Source records:
+++
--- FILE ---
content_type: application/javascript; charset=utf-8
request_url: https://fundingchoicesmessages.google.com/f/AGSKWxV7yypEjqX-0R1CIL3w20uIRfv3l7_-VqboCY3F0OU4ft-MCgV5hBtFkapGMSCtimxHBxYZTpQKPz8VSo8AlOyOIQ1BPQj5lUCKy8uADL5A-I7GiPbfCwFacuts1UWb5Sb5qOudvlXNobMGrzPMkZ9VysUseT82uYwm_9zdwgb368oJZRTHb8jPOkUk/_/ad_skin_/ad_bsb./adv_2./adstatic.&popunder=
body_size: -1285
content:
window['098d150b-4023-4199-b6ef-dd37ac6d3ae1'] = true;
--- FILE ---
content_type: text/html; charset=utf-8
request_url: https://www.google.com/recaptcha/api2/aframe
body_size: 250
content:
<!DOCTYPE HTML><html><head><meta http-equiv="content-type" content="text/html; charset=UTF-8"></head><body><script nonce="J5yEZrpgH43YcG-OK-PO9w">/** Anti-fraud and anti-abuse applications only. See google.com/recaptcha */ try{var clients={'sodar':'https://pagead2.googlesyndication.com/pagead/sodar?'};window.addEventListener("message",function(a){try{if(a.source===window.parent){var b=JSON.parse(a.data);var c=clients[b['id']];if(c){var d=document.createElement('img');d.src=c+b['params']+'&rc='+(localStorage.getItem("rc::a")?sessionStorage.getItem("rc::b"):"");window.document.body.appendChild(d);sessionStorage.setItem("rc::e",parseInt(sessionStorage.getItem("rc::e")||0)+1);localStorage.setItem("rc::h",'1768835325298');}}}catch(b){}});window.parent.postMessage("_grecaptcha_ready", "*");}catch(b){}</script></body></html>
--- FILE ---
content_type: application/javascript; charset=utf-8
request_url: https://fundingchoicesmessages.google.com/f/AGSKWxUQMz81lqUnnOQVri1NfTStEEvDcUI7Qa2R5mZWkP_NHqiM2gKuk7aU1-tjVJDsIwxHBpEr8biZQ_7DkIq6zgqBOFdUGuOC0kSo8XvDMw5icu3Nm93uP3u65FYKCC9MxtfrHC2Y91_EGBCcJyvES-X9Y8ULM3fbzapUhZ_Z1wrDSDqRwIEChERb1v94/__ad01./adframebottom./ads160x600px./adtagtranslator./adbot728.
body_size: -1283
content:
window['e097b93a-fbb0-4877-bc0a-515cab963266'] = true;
+++
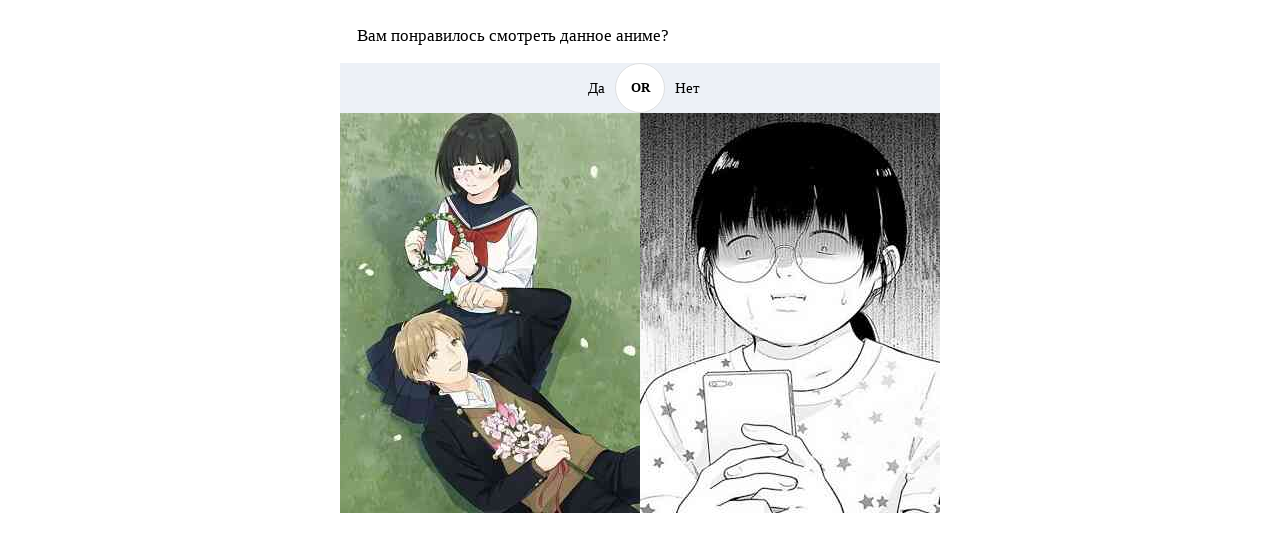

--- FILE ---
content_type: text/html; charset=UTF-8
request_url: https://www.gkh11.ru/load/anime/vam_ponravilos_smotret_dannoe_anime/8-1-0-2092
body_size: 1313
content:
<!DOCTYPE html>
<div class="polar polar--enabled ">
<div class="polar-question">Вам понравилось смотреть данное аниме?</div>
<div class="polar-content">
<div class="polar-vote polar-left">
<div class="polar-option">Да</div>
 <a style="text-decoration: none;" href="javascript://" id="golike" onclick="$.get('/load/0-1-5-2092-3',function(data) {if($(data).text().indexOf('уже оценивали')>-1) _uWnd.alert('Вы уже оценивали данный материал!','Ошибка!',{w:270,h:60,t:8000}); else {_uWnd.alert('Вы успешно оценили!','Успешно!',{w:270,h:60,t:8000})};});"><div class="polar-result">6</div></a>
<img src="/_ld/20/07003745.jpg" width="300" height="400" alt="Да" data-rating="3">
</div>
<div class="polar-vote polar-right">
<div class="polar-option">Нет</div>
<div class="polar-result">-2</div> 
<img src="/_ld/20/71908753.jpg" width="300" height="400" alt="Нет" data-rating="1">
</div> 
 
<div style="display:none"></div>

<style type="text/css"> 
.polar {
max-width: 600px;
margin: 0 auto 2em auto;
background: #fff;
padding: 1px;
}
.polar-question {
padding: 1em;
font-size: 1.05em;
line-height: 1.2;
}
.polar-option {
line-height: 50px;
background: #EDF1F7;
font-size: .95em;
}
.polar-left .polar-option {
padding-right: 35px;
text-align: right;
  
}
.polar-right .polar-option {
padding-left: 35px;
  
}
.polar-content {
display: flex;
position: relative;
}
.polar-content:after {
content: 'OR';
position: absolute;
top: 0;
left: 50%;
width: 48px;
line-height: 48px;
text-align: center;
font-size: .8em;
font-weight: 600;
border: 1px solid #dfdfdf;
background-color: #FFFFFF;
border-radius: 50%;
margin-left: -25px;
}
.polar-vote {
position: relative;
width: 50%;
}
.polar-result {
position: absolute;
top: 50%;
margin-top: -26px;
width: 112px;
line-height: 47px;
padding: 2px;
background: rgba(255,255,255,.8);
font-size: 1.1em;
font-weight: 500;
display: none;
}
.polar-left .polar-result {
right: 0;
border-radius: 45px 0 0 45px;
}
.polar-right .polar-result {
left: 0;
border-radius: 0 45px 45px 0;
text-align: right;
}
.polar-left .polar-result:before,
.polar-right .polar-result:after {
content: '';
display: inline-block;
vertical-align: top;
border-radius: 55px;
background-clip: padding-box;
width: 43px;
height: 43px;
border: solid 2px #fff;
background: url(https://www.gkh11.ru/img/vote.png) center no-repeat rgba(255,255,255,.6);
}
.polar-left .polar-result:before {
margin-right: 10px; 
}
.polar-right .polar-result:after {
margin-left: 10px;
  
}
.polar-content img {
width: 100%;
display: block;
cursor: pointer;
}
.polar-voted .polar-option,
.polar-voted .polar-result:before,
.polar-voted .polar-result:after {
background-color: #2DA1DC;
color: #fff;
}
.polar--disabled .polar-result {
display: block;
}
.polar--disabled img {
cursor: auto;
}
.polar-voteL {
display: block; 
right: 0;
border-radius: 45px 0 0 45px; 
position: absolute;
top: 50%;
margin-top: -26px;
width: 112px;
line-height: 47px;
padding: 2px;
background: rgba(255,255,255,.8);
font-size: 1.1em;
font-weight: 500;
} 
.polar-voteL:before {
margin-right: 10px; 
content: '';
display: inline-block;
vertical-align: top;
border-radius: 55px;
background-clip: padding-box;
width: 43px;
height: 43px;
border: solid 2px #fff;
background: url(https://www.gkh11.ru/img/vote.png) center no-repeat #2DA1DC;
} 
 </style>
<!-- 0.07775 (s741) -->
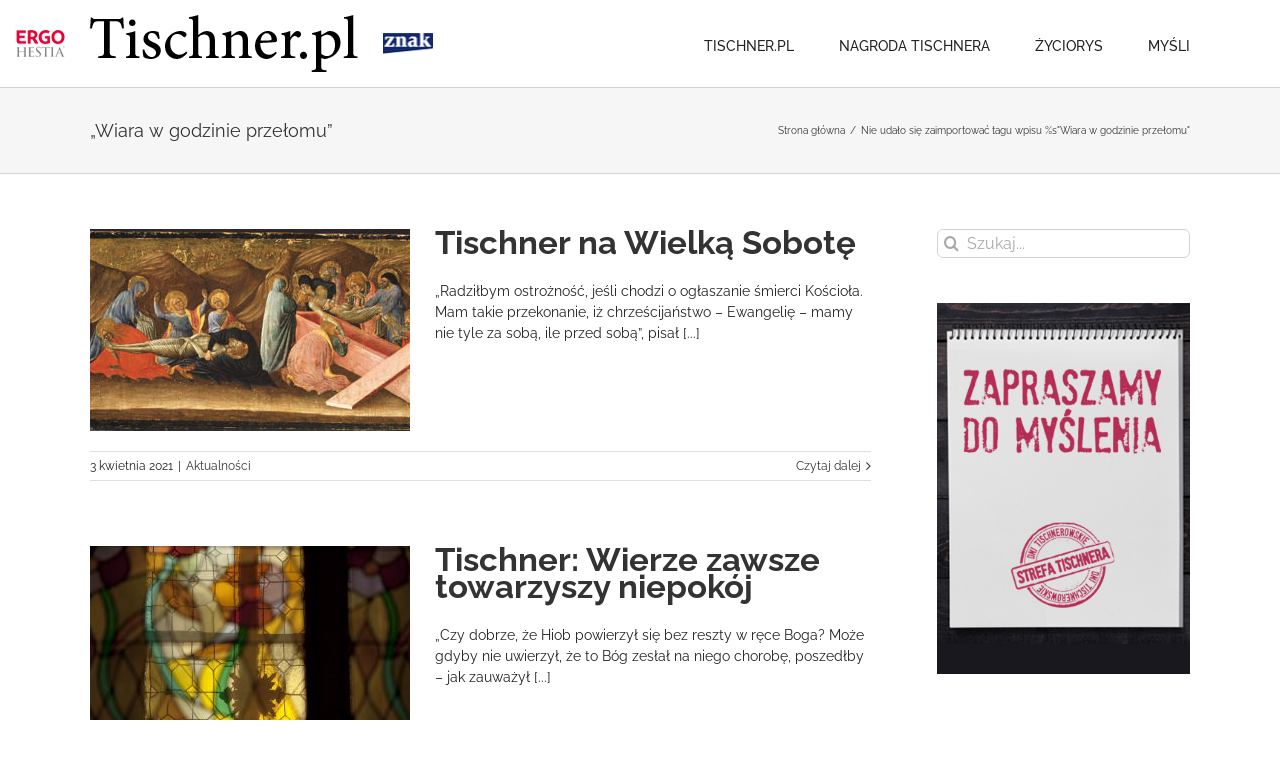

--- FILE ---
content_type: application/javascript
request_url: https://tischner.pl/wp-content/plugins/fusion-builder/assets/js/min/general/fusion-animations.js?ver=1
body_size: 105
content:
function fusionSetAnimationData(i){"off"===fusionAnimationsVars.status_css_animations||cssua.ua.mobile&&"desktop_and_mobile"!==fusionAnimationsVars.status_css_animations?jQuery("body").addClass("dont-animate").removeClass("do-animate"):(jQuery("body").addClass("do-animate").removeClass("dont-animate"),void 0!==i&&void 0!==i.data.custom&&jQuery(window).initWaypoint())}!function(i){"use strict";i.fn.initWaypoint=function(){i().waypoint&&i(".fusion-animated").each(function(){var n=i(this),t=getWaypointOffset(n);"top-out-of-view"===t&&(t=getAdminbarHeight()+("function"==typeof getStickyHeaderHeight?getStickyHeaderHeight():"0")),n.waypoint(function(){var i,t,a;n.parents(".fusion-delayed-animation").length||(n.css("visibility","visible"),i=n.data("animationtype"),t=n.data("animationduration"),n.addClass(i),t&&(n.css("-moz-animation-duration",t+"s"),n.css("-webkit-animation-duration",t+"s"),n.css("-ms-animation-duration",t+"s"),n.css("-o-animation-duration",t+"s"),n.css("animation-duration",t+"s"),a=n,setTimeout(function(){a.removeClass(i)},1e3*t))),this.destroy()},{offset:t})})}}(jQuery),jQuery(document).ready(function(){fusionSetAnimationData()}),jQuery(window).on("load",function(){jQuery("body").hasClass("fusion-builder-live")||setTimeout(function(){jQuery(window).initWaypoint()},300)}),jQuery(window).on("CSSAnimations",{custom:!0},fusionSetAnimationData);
+++
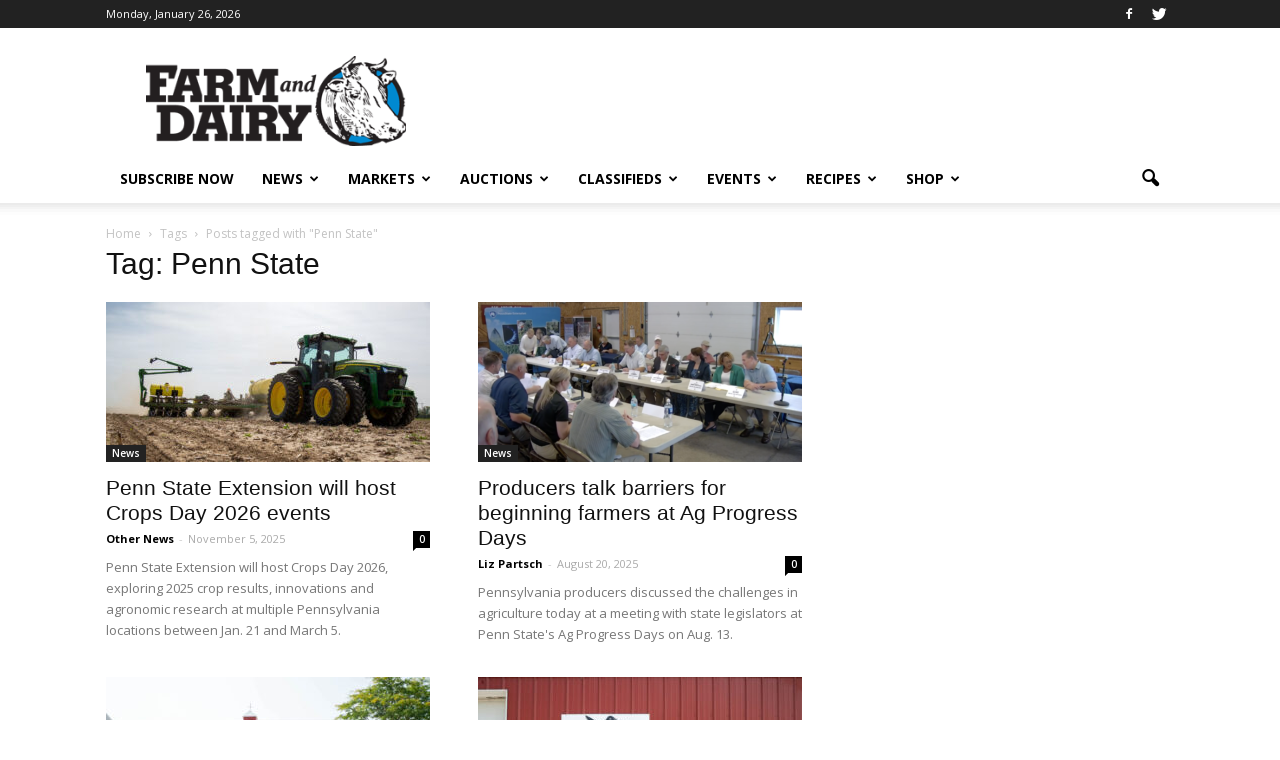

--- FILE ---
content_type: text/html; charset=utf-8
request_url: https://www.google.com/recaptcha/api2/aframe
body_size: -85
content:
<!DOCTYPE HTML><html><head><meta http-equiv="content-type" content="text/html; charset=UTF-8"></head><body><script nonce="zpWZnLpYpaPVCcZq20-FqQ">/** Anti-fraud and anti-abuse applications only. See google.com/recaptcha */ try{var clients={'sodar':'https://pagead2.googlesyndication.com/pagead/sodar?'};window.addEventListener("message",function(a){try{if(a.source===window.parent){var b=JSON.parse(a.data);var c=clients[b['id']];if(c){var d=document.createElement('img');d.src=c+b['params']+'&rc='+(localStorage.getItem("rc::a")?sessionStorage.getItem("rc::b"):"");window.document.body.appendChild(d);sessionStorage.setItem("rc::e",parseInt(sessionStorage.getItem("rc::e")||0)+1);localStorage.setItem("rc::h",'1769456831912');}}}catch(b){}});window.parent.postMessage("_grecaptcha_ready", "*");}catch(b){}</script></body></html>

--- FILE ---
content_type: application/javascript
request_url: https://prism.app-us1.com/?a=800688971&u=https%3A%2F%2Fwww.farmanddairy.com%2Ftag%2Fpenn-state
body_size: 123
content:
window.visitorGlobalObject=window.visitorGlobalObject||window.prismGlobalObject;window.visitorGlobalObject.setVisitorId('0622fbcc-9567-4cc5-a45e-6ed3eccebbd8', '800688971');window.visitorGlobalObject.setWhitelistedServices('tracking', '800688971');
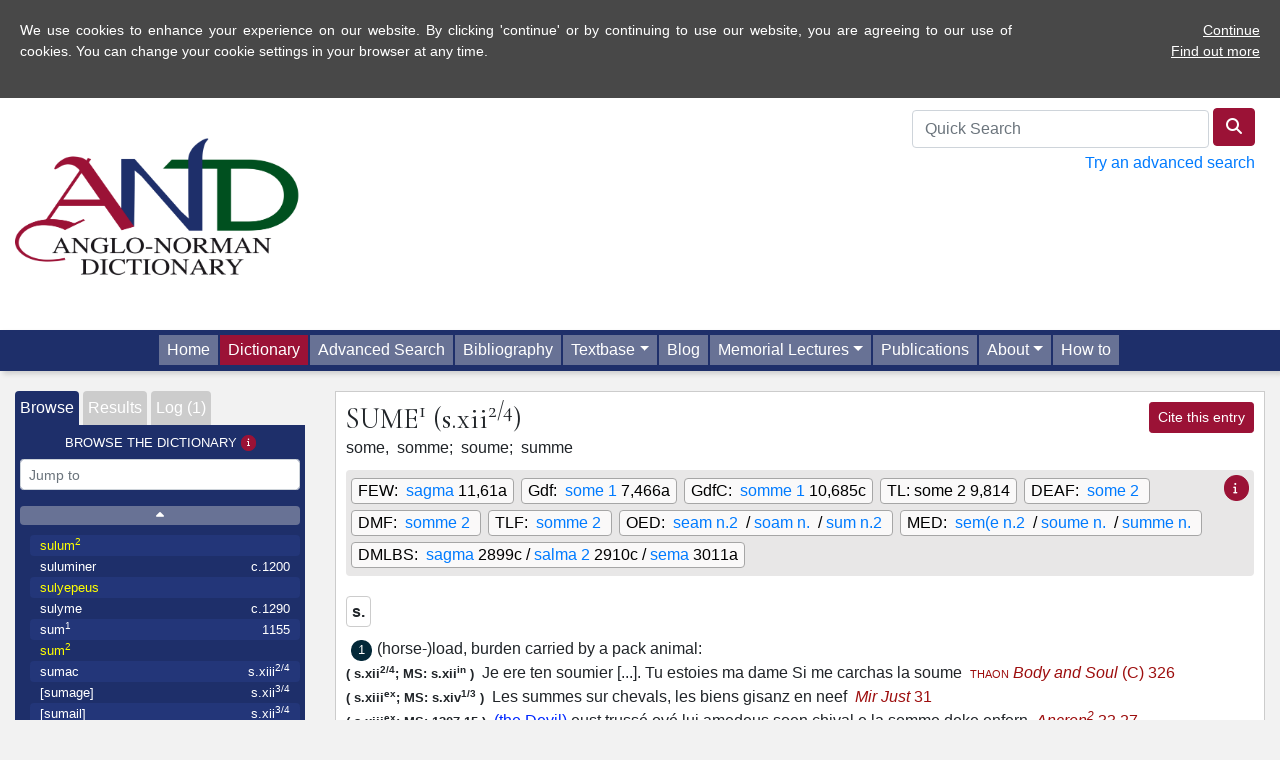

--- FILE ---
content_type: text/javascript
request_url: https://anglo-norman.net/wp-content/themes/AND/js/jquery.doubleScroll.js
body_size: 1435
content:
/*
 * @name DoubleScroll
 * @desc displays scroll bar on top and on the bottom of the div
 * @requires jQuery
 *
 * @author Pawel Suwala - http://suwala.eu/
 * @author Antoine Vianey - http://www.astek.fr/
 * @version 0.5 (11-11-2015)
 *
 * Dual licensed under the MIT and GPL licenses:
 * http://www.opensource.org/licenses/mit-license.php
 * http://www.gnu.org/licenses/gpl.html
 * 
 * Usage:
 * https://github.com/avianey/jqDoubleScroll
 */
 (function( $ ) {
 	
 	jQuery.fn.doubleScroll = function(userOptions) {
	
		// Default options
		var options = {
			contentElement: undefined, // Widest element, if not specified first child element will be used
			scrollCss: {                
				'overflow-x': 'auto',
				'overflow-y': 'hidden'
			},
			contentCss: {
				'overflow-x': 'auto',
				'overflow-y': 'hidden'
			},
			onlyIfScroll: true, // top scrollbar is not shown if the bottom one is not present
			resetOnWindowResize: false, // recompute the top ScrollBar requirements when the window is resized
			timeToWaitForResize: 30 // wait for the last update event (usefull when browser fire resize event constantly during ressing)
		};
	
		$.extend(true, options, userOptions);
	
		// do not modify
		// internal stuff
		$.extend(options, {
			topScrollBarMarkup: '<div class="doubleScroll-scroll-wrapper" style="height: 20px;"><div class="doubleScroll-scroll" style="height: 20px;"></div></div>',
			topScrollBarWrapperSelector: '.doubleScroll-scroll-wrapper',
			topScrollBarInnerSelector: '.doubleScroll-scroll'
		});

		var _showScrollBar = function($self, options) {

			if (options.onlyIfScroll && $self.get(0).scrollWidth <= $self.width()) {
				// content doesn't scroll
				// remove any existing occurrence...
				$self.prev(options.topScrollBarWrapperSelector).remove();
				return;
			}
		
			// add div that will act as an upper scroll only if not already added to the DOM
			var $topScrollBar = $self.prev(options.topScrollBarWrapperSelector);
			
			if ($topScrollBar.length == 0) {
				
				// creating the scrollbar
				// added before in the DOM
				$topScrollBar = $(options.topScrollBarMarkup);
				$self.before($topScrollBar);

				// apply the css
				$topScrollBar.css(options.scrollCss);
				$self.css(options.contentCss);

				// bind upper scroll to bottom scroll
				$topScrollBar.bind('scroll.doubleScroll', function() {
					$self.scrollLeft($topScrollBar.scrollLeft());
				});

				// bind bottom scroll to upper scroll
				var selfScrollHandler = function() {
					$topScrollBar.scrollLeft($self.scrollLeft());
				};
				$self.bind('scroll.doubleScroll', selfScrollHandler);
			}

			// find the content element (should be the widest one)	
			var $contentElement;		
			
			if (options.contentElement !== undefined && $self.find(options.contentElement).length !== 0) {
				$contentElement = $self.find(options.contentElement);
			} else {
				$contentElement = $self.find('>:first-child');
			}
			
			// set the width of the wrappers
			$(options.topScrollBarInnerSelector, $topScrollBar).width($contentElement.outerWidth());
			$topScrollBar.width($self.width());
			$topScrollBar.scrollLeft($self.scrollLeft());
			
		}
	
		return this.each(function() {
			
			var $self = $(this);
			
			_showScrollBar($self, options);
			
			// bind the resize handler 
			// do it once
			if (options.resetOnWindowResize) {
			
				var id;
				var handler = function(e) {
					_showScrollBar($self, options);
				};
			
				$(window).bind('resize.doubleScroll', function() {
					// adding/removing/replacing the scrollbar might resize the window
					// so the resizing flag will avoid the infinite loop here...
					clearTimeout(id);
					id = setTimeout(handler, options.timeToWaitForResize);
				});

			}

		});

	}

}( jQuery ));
+++
### Work instruction
Count, in the data above, the lines that hold "first". Return only that count.

### Finished task
2